Menkîbeler
Abdüllatif Uyan / abdullatif.uyan@tg.com.tr
Benim kadar ilmi var mı?
27.05.2009
Abdülhakim Arvasi hazretlerini rahime-hullahü teâlâ çok seven Hüseyin Efendi anlatıyor:
Ben Kadiri şeyhi idim.
Yüzlerce müridim vardı.
Bir gün;
- Eyübe, Abdülhakim Efendi diye bir âlim gelmiş, diye işittim.
Kendi kendime; "Gidip bir göreyim. Benim kadar ilmi var mı?" dedim.
Ve gidip oturdum sohbetine.
Hiç duymadığım şeyleri anlatıyordu.
Elimde olmayarak, hayran oldum.
Sohbet bitti, herkes gitti.
İkimiz kalmıştık sadece.
Arzettim hemen:
- Efendim, size birşeyi itiraf etmek istiyorum.
- Buyurun.
- Ben, yıllarca kendimi şeyh bilirdim.
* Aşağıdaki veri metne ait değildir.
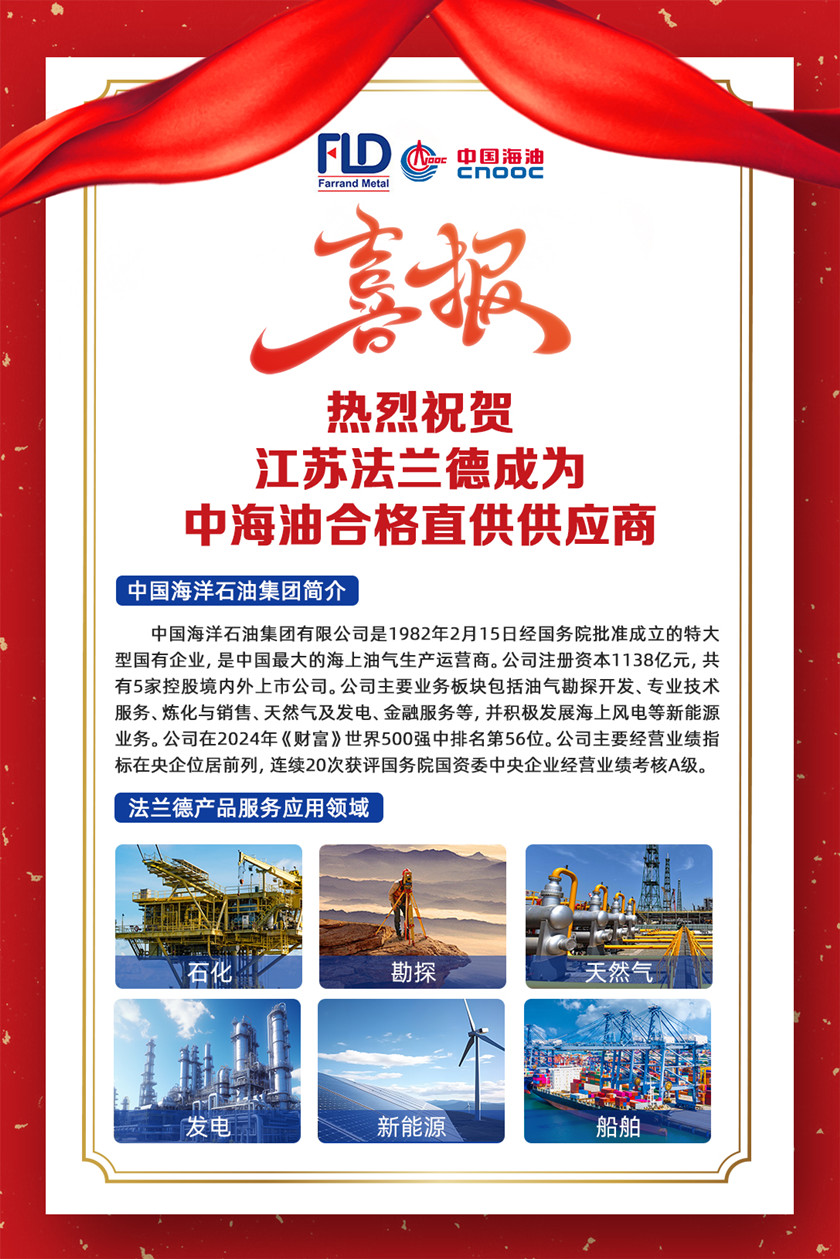 FLD
Farrand Metal

中国海油
CNOOC

喜报

热烈祝贺
江苏法兰德成为
中海油合格直供供应商

中国海洋石油集团简介

中国海洋石油集团有限公司是1982年2月15日经国务院批准成立的特大型国有企业，是中国最大的海上油气生产运营商。公司注册资本1138亿元，共有5家控股境内外上市公司。公司主要业务板块包括油气勘探开发、专业技术服务、炼化与销售、天然气及发电、金融服务等，并积极发展海上风电等新能源业务。公司在2024年《财富》世界500强中排名第56位。公司主要经营业绩指标在央企位居前列，连续20次获评国务院国资委中央企业经营业绩考核A级。

法兰德产品服务应用领域

石化

勘探

天然气

发电

新能源

船舶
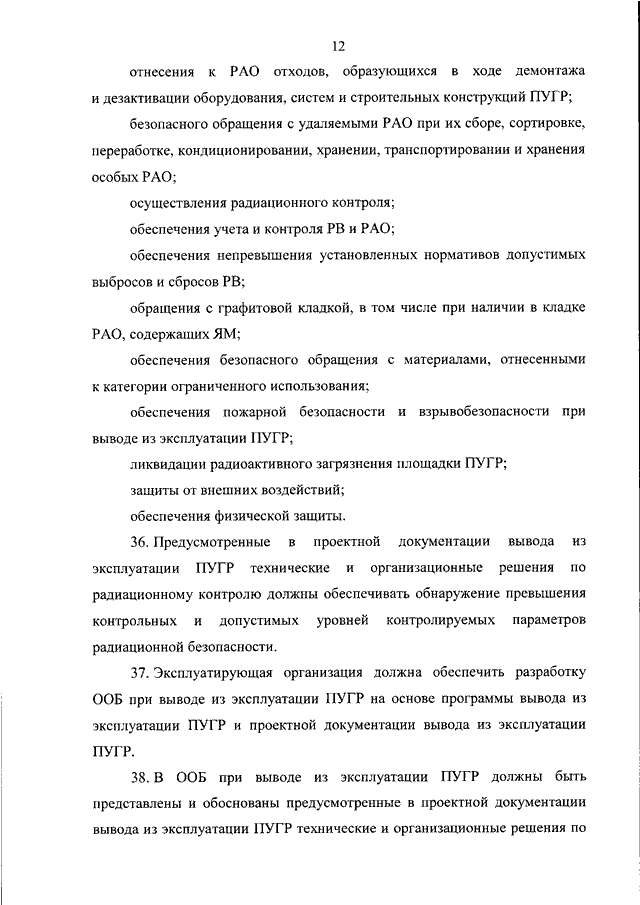 12

отнесения к РАО отходов, образующихся в ходе демонтажа и дезактивации оборудования, систем и строительных конструкций ПУГР;

безопасного обращения с удаляемыми РАО при их сборе, сортировке, переработке, кондиционировании, хранении, транспортировании и хранения особых РАО;

осуществления радиационного контроля;

обеспечения учета и контроля РВ и РАО;

обеспечения непревышения установленных нормативов допустимых выбросов и сбросов РВ;

обращения с графитовой кладкой, в том числе при наличии в кладке РАО, содержащих ЯМ;

обеспечения безопасного обращения с материалами, отнесенными к категории ограниченного использования;

обеспечения пожарной безопасности и взрывобезопасности при выводе из эксплуатации ПУГР;

ликвидации радиоактивного загрязнения площадки ПУГР;

защиты от внешних воздействий;

обеспечения физической защиты.

36. Предусмотренные в проектной документации вывода из эксплуатации ПУГР технические и организационные решения по радиационному контролю должны обеспечивать обнаружение превышения контрольных и допустимых уровней контролируемых параметров радиационной безопасности.

37. Эксплуатирующая организация должна обеспечить разработку ООБ при выводе из эксплуатации ПУГР на основе программы вывода из эксплуатации ПУГР и проектной документации вывода из эксплуатации ПУГР.

38. В ООБ при выводе из эксплуатации ПУГР должны быть представлены и обоснованы предусмотренные в проектной документации вывода из эксплуатации ПУГР технические и организационные решения по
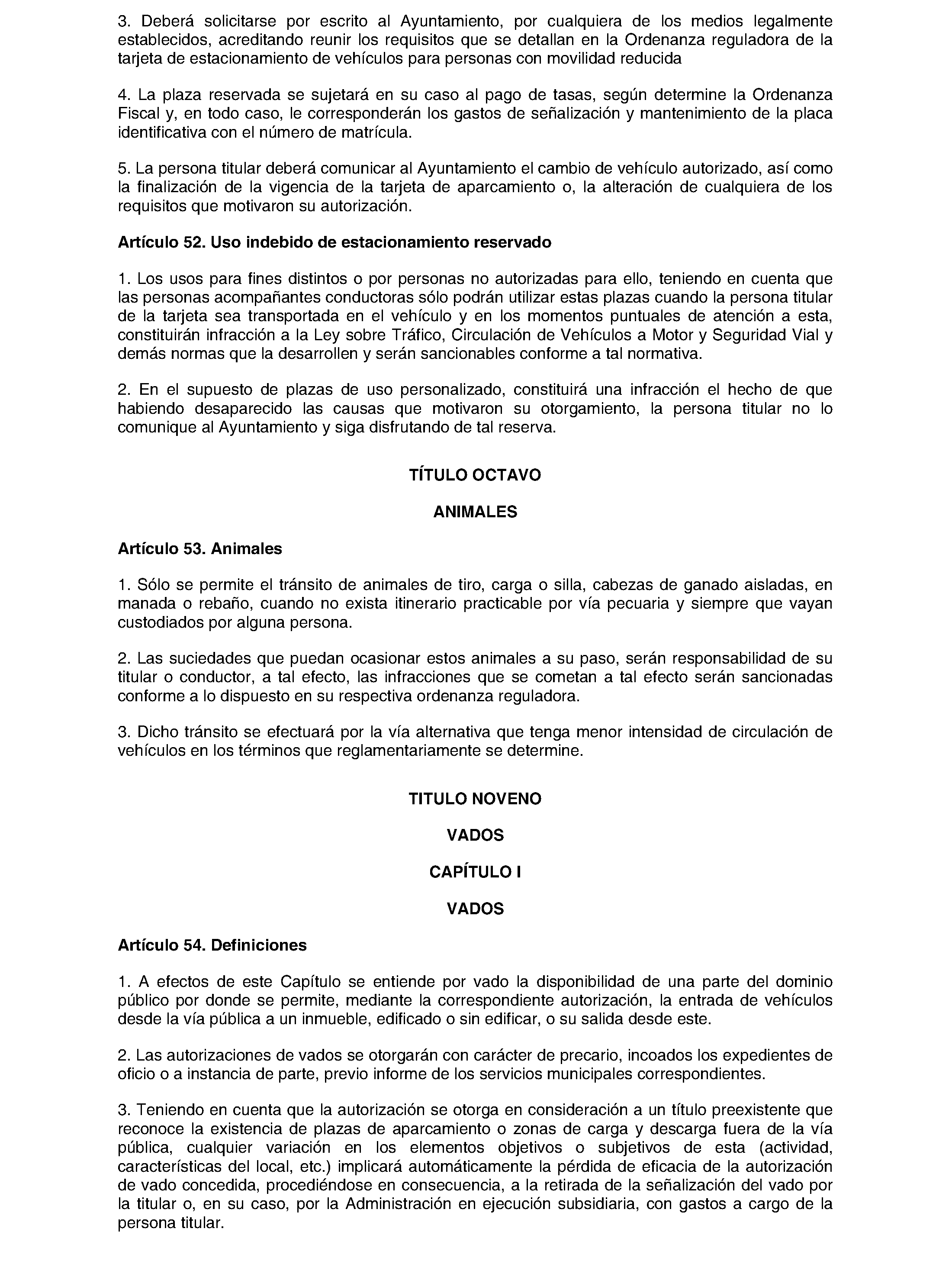 3. Deberá solicitarse por escrito al Ayuntamiento, por cualquiera de los medios legalmente establecidos, acreditando reunir los requisitos que se detallan en la Ordenanza reguladora de la tarjeta de estacionamiento de vehículos para personas con movilidad reducida

4. La plaza reservada se sujetará en su caso al pago de tasas, según determine la Ordenanza Fiscal y, en todo caso, le corresponderán los gastos de señalización y mantenimiento de la placa identificativa con el número de matrícula.

5. La persona titular deberá comunicar al Ayuntamiento el cambio de vehículo autorizado, así como la finalización de la vigencia de la tarjeta de aparcamiento o, la alteración de cualquiera de los requisitos que motivaron su autorización.

Artículo 52. Uso indebido de estacionamiento reservado

1. Los usos para fines distintos o por personas no autorizadas para ello, teniendo en cuenta que las personas acompañantes conductoras sólo podrán utilizar estas plazas cuando la persona titular de la tarjeta sea transportada en el vehículo y en los momentos puntuales de atención a esta, constituirán infracción a la Ley sobre Tráfico, Circulación de Vehículos a Motor y Seguridad Vial y demás normas que la desarrollen y serán sancionables conforme a tal normativa.

2. En el supuesto de plazas de uso personalizado, constituirá una infracción el hecho de que habiendo desaparecido las causas que motivaron su otorgamiento, la persona titular no lo comunique al Ayuntamiento y siga disfrutando de tal reserva.

TÍTULO OCTAVO

ANIMALES

Artículo 53. Animales

1. Sólo se permite el tránsito de animales de tiro, carga o silla, cabezas de ganado aisladas, en manada o rebaño, cuando no exista itinerario practicable por vía pecuaria y siempre que vayan custodiados por alguna persona.

2. Las suciedades que puedan ocasionar estos animales a su paso, serán responsabilidad de su titular o conductor, a tal efecto, las infracciones que se cometan a tal efecto serán sancionadas conforme a lo dispuesto en su respectiva ordenanza reguladora.

3. Dicho tránsito se efectuará por la vía alternativa que tenga menor intensidad de circulación de vehículos en los términos que reglamentariamente se determine.

TITULO NOVENO

VADOS

CAPÍTULO I

VADOS

Artículo 54. Definiciones

1. A efectos de este Capítulo se entiende por vado la disponibilidad de una parte del dominio público por donde se permite, mediante la correspondiente autorización, la entrada de vehículos desde la vía pública a un inmueble, edificado o sin edificar, o su salida desde este.

2. Las autorizaciones de vados se otorgarán con carácter de precario, incoados los expedientes de oficio o a instancia de parte, previo informe de los servicios municipales correspondientes.

3. Teniendo en cuenta que la autorización se otorga en consideración a un título preexistente que reconoce la existencia de plazas de aparcamiento o zonas de carga y descarga fuera de la vía pública, cualquier variación en los elementos objetivos o subjetivos de esta (actividad, características del local, etc.) implicará automáticamente la pérdida de eficacia de la autorización de vado concedida, procediéndose en consecuencia, a la retirada de la señalización del vado por la titular o, en su caso, por la Administración en ejecución subsidiaria, con gastos a cargo de la persona titular.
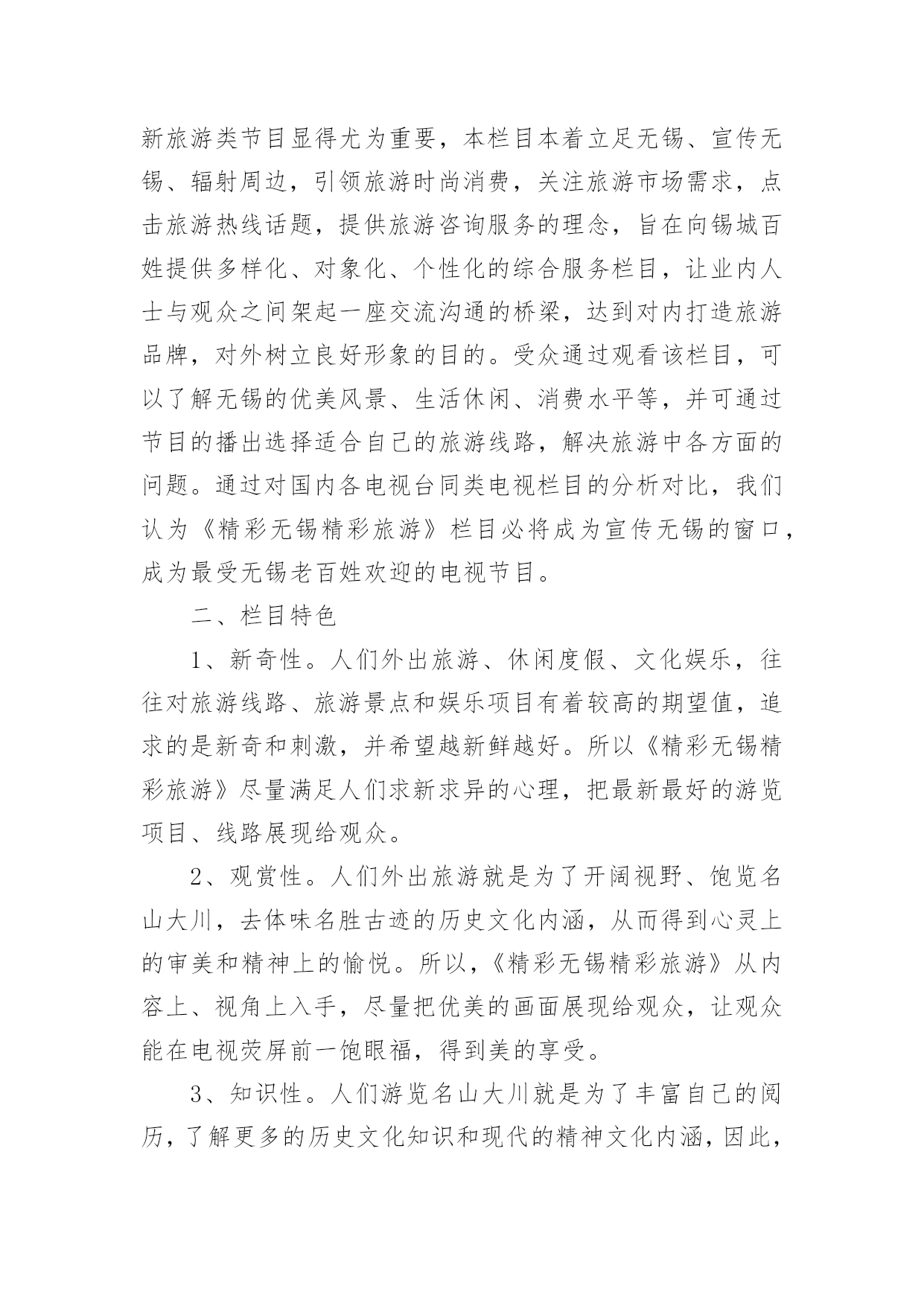 新旅游类节目显得尤为重要，本栏目本着立足无锡、宣传无锡、辐射周边，引领旅游时尚消费，关注旅游市场需求，点击旅游热线话题，提供旅游咨询服务的理念，旨在向锡城百姓提供多样化、对象化、个性化的综合服务栏目，让业内人士与观众之间架起一座交流沟通的桥梁，达到对内打造旅游品牌，对外树立良好形象的目的。受众通过观看该栏目，可以了解无锡的优美风景、生活休闲、消费水平等，并可通过节目的播出选择适合自己的旅游线路，解决旅游中各方面的问题。通过对国内各电视台同类电视栏目的分析对比，我们认为《精彩无锡精彩旅游》栏目必将成为宣传无锡的窗口，成为最受无锡老百姓欢迎的电视节目。

二、栏目特色

1、新奇性。人们外出旅游、休闲度假、文化娱乐，往往对旅游线路、旅游景点和娱乐项目有着较高的期望值，追求的是新奇和刺激，并希望越新鲜越好。所以《精彩无锡精彩旅游》尽量满足人们求新求异的心理，把最新最好的游览项目、线路展现给观众。

2、观赏性。人们外出旅游就是为了开阔视野、饱览名山大川，去体味名胜古迹的历史文化内涵，从而得到心灵上的审美和精神上的愉悦。所以，《精彩无锡精彩旅游》从内容上、视角上入手，尽量把优美的画面展现给观众，让观众能在电视荧屏前一饱眼福，得到美的享受。

3、知识性。人们游览名山大川就是为了丰富自己的阅历，了解更多的历史文化知识和现代的精神文化内涵，因此，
Ve benden, "Eşşeyh…" diye bahsederlerdi. Ama şimdi anladım ki, meğer ben, "Eşşeyh" değil, hâzâ "Eşşek"mişim. Kabul buyurursanız, kapınızda hizmetçi olmak istiyorum.
Tebessüm ettiler.
- Estağfirullah buyurup, kabul eylediler.
NE BU BARDAKLAR?
Sevdiklerinden Şakir Efendi de şöyle anlatıyor:
Bir sabah, Efendi'yle, sabah namazı kıldık.
Beni imam yapmıştı.
Biz namaz kılarken, zevcem de çay yapıp bardakları hazırlamış.
Namaz bitince sofaya geçtik.
Baktım, tepsi bardaklarla dolu.
Hanıma koştum hemen:
- Ne bu bardaklar hanım?
- Ne olmuş ki?
- Biz iki kişiyiz. Sen bir sürü bardak koymuşsun.
Hanım şaşırdı:
- Nasıl iki kişisiniz?
- Basbayağı, Efendiyle ben.
- Ama siz namaz kılarken, onlarca cemaat vardı arkanızda.
Velhasıl ikimiz de bir şey anlamadık.